Information given
————
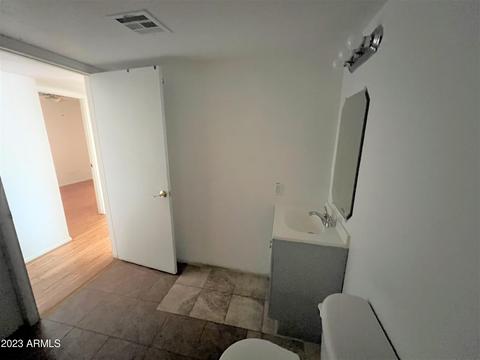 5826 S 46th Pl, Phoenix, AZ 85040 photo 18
————
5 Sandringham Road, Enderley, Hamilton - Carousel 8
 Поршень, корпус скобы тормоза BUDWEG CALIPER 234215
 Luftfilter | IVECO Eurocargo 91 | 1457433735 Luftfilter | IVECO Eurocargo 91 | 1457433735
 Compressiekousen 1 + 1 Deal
————
Action item
Lines to set down from above: the line with "Luftfilter | IVECO Eurocargo 91 | 1457433735 Luftfilter", the line with "Compressiekousen 1 + 1 Deal", and every line between, each exactly as written.

Response to this exercise
 Luftfilter | IVECO Eurocargo 91 | 1457433735 Luftfilter | IVECO Eurocargo 91 | 1457433735
 Compressiekousen 1 + 1 Deal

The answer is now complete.